THE REQUEST: Convert the data below into a JSON list of strings, one string for each line and no strings for blank lines.

Collection entries:
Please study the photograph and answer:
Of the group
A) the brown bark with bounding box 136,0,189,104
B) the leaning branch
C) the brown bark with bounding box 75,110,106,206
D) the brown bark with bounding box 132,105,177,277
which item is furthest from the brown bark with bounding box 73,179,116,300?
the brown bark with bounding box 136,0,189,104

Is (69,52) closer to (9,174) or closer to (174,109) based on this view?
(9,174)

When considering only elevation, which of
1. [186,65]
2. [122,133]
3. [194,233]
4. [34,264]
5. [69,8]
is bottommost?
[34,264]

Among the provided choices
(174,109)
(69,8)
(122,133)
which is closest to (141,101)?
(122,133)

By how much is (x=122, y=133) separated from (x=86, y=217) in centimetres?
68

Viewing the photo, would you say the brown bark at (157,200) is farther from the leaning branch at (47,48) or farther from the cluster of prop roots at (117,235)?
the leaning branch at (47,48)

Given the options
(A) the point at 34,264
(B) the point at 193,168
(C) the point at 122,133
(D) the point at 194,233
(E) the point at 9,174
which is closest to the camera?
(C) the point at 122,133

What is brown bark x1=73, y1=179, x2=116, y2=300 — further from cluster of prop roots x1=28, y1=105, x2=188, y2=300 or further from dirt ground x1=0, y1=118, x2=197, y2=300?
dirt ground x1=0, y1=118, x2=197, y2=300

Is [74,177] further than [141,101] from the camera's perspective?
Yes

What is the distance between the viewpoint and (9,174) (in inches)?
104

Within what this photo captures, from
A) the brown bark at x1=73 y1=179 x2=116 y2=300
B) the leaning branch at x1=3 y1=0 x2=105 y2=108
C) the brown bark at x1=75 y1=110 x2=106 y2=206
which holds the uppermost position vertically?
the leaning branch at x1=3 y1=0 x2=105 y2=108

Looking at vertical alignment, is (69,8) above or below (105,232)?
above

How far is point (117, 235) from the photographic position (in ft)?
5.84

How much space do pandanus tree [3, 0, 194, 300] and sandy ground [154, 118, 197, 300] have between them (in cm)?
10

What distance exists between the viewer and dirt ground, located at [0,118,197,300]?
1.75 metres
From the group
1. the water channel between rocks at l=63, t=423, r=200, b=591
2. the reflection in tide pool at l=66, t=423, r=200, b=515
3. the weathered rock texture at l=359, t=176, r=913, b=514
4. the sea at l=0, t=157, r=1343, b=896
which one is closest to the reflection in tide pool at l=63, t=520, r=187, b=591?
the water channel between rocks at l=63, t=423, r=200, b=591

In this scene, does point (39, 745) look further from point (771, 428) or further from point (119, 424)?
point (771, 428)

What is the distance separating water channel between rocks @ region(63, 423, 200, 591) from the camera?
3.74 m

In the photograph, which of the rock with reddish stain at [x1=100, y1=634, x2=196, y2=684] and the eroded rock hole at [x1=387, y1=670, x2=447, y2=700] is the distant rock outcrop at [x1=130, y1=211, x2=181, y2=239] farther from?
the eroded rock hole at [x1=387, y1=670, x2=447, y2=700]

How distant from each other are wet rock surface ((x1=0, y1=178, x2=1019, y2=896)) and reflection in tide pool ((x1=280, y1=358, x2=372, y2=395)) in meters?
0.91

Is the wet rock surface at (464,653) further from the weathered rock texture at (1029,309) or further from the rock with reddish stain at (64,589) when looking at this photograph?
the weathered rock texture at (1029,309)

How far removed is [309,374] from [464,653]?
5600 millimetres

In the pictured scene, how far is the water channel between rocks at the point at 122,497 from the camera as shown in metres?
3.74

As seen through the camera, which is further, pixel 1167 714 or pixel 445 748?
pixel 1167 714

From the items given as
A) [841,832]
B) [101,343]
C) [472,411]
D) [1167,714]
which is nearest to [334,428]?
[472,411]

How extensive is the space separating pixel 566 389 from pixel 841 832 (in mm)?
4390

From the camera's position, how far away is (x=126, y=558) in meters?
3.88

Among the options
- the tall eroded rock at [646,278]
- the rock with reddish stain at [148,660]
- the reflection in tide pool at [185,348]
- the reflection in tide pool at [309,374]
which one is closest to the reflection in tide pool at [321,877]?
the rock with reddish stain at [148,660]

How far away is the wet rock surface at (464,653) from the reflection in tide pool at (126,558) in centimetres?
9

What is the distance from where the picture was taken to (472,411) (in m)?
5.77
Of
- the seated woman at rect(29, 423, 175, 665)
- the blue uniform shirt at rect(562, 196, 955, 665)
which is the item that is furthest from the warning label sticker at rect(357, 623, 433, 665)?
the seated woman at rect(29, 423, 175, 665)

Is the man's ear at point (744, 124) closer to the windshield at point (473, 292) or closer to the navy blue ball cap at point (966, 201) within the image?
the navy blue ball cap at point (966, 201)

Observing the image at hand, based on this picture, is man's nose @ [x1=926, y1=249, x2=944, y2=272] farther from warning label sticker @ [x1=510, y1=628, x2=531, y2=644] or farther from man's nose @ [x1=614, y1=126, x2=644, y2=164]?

SOLVED EXERCISE:
[
  "Please study the photograph and answer:",
  "Of the group",
  "A) the brown bark with bounding box 136,0,189,104",
  "B) the leaning branch",
  "C) the brown bark with bounding box 75,110,106,206",
  "D) the brown bark with bounding box 132,105,177,277",
  "which item is furthest from the brown bark with bounding box 73,179,116,300?",
  "the brown bark with bounding box 136,0,189,104",
  "Is (69,52) closer to (9,174) or closer to (174,109) based on this view?",
  "(9,174)",
  "When considering only elevation, which of",
  "1. [186,65]",
  "2. [122,133]",
  "3. [194,233]",
  "4. [34,264]",
  "5. [69,8]",
  "is bottommost?",
  "[34,264]",
  "Among the provided choices",
  "(174,109)",
  "(69,8)",
  "(122,133)",
  "which is closest to (141,101)?",
  "(122,133)",
  "By how much is (x=122, y=133) separated from (x=86, y=217) in centimetres?",
  "68",
  "Viewing the photo, would you say the brown bark at (157,200) is farther from the leaning branch at (47,48) or farther from the cluster of prop roots at (117,235)?",
  "the leaning branch at (47,48)",
  "Given the options",
  "(A) the point at 34,264",
  "(B) the point at 193,168",
  "(C) the point at 122,133",
  "(D) the point at 194,233",
  "(E) the point at 9,174",
  "which is closest to the camera?",
  "(C) the point at 122,133",
  "What is brown bark x1=73, y1=179, x2=116, y2=300 — further from cluster of prop roots x1=28, y1=105, x2=188, y2=300 or further from dirt ground x1=0, y1=118, x2=197, y2=300?",
  "dirt ground x1=0, y1=118, x2=197, y2=300",
  "Is [74,177] further than [141,101] from the camera's perspective?",
  "Yes",
  "What is the distance between the viewpoint and (9,174) (in inches)?",
  "104",
  "Within what this photo captures, from",
  "A) the brown bark at x1=73 y1=179 x2=116 y2=300",
  "B) the leaning branch at x1=3 y1=0 x2=105 y2=108",
  "C) the brown bark at x1=75 y1=110 x2=106 y2=206",
  "which holds the uppermost position vertically?",
  "the leaning branch at x1=3 y1=0 x2=105 y2=108",
  "Looking at vertical alignment, is (69,8) above or below (105,232)?",
  "above",
  "How far is point (117, 235) from the photographic position (in ft)?",
  "5.84",
  "How much space do pandanus tree [3, 0, 194, 300] and sandy ground [154, 118, 197, 300] have between them (in cm)?",
  "10",
  "What distance exists between the viewer and dirt ground, located at [0,118,197,300]?",
  "1.75 metres",
  "From the group",
  "1. the water channel between rocks at l=63, t=423, r=200, b=591",
  "2. the reflection in tide pool at l=66, t=423, r=200, b=515",
  "3. the weathered rock texture at l=359, t=176, r=913, b=514",
  "4. the sea at l=0, t=157, r=1343, b=896",
  "which one is closest to the reflection in tide pool at l=63, t=520, r=187, b=591?",
  "the water channel between rocks at l=63, t=423, r=200, b=591",
  "In this scene, does point (39, 745) look further from point (771, 428) or further from point (119, 424)?",
  "point (771, 428)",
  "What is the distance separating water channel between rocks @ region(63, 423, 200, 591) from the camera?",
  "3.74 m",
  "In the photograph, which of the rock with reddish stain at [x1=100, y1=634, x2=196, y2=684] and the eroded rock hole at [x1=387, y1=670, x2=447, y2=700] is the distant rock outcrop at [x1=130, y1=211, x2=181, y2=239] farther from?",
  "the eroded rock hole at [x1=387, y1=670, x2=447, y2=700]",
  "How distant from each other are wet rock surface ((x1=0, y1=178, x2=1019, y2=896)) and reflection in tide pool ((x1=280, y1=358, x2=372, y2=395)) in meters?",
  "0.91",
  "Is the wet rock surface at (464,653) further from the weathered rock texture at (1029,309) or further from the rock with reddish stain at (64,589) when looking at this photograph?",
  "the weathered rock texture at (1029,309)",
  "How far removed is [309,374] from [464,653]?",
  "5600 millimetres",
  "In the pictured scene, how far is the water channel between rocks at the point at 122,497 from the camera as shown in metres?",
  "3.74",
  "As seen through the camera, which is further, pixel 1167 714 or pixel 445 748?",
  "pixel 1167 714",
  "From the items given as",
  "A) [841,832]",
  "B) [101,343]",
  "C) [472,411]",
  "D) [1167,714]",
  "which is nearest to [334,428]?",
  "[472,411]",
  "How extensive is the space separating pixel 566 389 from pixel 841 832 (in mm)?",
  "4390",
  "From the camera's position, how far away is (x=126, y=558) in meters?",
  "3.88",
  "Among the options",
  "- the tall eroded rock at [646,278]",
  "- the rock with reddish stain at [148,660]",
  "- the reflection in tide pool at [185,348]",
  "- the reflection in tide pool at [309,374]",
  "which one is closest to the reflection in tide pool at [321,877]?",
  "the rock with reddish stain at [148,660]",
  "How far away is the wet rock surface at (464,653) from the reflection in tide pool at (126,558) in centimetres?",
  "9",
  "What is the distance from where the picture was taken to (472,411) (in m)?",
  "5.77",
  "Of",
  "- the seated woman at rect(29, 423, 175, 665)",
  "- the blue uniform shirt at rect(562, 196, 955, 665)",
  "which is the item that is furthest from the warning label sticker at rect(357, 623, 433, 665)?",
  "the seated woman at rect(29, 423, 175, 665)",
  "Is the man's ear at point (744, 124) closer to the windshield at point (473, 292) or closer to the navy blue ball cap at point (966, 201) within the image?",
  "the navy blue ball cap at point (966, 201)",
  "Observing the image at hand, based on this picture, is man's nose @ [x1=926, y1=249, x2=944, y2=272] farther from warning label sticker @ [x1=510, y1=628, x2=531, y2=644] or farther from man's nose @ [x1=614, y1=126, x2=644, y2=164]?"
]